- Directed by: Frank Hurley
- Written by: Frank Hurley
- Produced by: Frank Hurley
- Starring: Eric Bransby Williams
- Cinematography: Frank Hurley Walter Sully
- Edited by: W.G. Saunders
- Production company: Stoll Picture Productions
- Release date: 22 May 1926;
- Running time: 6,070 feet
- Country: Australia
- Language: English
- Budget: £5,000

= The Jungle Woman =

1926 film

The Jungle Woman is a 1926 Australian film directed by Frank Hurley. It was shot partly on location in Thursday Island back to back with another Hurley feature, The Hound of the Deep (1926).

==Plot==
Englishman Martin South (Eric Bransby Williams) is leading an expedition into the Dutch New Guinea hinterland to search for gold, being joined by George Mardyke (Jameson Thomas), who he thinks is his friend. The expedition is attacked by headhunters and Mardyke leaves Martin for dead so he can pursue the latter's fiancée, Eleanor (Lillian Douglas), the daughter of a plantation manager.

Meanwhile, Martin is nursed back to health by native girl, Hurana (Grace Savieri), who falls in love with him and helps him escape from some angry natives. Hurana is bitten by a snake and dies, and Martin arrives back to civilisation in time to rescue Eleanor from Mardyke.

==Cast==
- Eric Bransby Williams as Martin South
- Grace Savieri as Hurana
- Jameson Thomas as George Mardyke
- Lillian Douglas as Eleanor
- W.G. Saunders as Peter Mack

==Production==
After the disappointing reception to his documentaries in America, Hurley decided to go into dramatic feature films. He succeed in persuading the Australian-born British theatre magnate Sir Oswald Stoll to provide £10,000 and several actors and technicians to make two films in Papua and Thursday Island.

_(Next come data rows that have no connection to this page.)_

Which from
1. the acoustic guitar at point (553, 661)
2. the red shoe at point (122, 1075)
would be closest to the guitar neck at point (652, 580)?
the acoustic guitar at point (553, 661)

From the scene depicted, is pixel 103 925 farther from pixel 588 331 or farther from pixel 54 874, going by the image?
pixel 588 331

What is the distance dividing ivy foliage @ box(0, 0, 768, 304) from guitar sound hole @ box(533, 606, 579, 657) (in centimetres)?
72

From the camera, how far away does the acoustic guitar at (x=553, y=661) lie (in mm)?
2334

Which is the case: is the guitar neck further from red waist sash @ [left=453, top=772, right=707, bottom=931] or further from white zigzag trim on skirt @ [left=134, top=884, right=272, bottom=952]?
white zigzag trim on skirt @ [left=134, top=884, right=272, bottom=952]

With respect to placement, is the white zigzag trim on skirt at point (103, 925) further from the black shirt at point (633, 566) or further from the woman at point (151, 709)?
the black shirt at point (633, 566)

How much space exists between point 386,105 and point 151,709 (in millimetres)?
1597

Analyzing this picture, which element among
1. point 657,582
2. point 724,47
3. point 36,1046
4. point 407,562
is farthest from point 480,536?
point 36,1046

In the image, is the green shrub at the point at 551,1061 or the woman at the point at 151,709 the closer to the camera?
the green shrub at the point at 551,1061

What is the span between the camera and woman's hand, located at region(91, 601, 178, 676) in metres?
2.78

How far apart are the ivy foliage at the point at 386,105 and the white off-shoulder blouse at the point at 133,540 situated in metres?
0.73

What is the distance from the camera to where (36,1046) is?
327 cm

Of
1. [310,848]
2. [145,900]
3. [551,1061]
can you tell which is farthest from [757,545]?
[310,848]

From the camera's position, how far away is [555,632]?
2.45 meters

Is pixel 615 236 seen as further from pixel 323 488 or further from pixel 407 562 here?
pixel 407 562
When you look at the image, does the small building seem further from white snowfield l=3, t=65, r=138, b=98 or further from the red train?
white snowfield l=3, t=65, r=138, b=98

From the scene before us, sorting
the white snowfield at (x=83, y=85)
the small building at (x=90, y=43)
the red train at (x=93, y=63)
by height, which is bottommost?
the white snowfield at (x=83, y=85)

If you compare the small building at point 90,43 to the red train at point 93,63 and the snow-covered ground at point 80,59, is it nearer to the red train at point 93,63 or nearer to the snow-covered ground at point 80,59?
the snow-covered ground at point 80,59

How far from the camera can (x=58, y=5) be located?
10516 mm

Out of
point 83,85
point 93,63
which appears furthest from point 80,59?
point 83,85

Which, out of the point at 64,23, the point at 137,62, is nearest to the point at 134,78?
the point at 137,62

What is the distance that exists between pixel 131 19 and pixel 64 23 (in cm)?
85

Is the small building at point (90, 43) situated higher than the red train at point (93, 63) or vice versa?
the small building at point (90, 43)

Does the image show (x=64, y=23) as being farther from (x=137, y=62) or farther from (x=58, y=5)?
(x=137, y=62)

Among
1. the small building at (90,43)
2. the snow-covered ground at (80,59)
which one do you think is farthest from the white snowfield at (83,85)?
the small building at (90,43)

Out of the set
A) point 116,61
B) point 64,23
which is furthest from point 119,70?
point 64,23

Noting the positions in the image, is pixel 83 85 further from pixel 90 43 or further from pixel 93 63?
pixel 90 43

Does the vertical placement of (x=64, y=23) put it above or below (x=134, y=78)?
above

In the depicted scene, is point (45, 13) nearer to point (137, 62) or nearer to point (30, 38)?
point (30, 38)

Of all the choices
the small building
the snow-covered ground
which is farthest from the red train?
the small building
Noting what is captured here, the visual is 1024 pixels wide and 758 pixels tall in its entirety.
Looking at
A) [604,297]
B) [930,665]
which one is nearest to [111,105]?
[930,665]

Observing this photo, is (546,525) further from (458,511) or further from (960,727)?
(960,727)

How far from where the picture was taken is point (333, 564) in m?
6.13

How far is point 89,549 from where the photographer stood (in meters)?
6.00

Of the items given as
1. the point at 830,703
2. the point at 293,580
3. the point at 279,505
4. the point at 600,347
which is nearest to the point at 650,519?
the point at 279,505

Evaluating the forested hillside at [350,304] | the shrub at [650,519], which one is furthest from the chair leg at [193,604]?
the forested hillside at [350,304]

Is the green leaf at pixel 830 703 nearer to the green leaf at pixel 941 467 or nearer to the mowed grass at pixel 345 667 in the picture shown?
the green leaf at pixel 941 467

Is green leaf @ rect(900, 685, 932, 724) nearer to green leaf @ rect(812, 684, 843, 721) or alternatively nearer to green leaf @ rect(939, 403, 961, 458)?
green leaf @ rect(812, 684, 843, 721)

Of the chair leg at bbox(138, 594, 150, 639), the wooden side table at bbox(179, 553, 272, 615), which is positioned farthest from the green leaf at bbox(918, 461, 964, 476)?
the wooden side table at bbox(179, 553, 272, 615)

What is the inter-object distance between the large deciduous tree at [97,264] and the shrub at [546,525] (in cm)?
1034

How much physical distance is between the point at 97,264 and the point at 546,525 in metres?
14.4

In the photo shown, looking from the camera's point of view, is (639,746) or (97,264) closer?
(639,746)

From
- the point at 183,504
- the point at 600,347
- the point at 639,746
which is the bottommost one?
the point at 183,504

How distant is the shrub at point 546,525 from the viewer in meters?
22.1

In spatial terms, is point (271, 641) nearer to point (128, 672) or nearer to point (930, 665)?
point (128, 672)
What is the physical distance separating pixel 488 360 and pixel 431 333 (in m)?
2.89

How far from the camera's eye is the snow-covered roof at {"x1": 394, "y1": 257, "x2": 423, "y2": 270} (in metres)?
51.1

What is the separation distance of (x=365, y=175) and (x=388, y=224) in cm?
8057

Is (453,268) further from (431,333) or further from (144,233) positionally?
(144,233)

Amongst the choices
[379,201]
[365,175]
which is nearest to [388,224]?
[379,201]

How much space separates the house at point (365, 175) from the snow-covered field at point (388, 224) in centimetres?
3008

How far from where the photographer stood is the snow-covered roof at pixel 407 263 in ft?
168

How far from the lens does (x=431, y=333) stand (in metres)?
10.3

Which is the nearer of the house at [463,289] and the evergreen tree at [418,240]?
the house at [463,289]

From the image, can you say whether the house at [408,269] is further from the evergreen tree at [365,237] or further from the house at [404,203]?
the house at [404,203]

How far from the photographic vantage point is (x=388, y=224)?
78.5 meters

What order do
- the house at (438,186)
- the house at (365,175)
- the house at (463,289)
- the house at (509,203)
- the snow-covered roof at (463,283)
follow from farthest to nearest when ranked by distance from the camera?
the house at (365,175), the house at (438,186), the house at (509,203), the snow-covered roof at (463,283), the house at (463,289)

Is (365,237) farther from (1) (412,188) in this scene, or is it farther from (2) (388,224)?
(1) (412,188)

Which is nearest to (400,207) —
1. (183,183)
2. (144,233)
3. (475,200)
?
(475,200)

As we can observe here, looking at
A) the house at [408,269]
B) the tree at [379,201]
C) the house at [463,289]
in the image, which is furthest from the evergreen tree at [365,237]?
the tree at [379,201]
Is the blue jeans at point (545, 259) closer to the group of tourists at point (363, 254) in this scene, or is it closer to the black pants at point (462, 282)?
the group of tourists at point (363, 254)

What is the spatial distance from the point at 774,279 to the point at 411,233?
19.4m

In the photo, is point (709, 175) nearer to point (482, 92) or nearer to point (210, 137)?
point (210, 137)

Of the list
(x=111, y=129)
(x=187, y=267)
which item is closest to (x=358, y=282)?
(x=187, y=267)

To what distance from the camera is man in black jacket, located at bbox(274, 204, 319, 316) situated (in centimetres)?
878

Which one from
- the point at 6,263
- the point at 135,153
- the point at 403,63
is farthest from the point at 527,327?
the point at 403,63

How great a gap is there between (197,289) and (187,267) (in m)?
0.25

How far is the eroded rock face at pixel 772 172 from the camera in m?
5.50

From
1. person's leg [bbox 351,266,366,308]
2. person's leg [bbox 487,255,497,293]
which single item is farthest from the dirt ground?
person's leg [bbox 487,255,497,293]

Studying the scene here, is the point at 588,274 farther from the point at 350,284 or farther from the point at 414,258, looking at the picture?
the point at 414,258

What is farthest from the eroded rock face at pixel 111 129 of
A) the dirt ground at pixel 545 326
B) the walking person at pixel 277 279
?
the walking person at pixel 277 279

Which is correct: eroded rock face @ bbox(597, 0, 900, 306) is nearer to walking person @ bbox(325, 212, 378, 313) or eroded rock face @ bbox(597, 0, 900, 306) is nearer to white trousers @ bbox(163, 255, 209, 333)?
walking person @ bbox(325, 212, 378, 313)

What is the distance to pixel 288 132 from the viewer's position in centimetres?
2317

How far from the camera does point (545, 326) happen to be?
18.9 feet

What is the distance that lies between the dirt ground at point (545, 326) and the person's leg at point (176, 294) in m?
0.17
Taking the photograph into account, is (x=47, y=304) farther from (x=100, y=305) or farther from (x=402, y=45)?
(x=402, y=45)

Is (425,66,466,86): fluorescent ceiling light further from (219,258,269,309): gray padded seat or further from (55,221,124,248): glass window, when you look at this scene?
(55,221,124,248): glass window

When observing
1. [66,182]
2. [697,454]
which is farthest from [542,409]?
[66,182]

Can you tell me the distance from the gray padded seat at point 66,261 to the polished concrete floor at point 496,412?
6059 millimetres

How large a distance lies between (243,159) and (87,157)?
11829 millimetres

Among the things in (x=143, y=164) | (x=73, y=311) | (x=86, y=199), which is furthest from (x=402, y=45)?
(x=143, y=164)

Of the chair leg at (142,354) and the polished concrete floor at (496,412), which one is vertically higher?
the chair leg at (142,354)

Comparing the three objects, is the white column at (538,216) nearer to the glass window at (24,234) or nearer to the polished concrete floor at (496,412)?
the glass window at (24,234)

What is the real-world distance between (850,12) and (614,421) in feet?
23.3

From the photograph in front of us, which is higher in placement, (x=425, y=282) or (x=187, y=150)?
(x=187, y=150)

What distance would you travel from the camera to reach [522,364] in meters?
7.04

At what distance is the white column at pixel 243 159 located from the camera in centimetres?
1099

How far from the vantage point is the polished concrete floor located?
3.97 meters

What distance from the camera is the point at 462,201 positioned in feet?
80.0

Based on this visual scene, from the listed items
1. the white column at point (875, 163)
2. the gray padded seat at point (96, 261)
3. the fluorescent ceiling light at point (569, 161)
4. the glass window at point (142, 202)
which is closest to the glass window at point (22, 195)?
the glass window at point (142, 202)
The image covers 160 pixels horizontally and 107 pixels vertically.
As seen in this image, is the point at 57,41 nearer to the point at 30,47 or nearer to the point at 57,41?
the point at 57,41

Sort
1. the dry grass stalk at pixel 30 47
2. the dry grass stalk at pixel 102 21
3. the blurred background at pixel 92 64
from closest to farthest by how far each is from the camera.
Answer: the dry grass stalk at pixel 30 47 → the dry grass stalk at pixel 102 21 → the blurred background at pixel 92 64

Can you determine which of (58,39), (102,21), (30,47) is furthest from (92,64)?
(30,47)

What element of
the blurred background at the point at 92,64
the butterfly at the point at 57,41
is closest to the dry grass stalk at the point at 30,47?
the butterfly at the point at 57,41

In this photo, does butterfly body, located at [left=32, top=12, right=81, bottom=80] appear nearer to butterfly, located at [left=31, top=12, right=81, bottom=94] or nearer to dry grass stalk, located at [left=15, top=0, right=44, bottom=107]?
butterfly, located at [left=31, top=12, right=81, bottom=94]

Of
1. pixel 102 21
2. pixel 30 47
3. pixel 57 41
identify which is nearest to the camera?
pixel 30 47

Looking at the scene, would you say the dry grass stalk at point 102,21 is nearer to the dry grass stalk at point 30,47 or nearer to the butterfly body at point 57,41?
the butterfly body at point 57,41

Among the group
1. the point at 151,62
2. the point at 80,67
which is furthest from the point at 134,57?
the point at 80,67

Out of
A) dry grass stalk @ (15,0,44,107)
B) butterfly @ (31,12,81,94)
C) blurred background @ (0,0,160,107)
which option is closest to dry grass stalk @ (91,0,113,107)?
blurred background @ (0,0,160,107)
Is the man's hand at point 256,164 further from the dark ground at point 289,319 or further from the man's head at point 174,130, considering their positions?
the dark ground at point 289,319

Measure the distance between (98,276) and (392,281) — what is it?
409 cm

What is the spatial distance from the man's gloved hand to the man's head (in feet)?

Hurley made The Hound of the Deep on Thursday Island then intended to shoot Jungle Woman in Papua. However the Australian government refused him permission to film there. This forced Hurley to instead make the movie at Merauke in Dutch New Guinea.

==Release==
The film was not released before The Hound of the Deep although it was made beforehand. It was a popular success at the box office in Australia and Britain and proved profitable.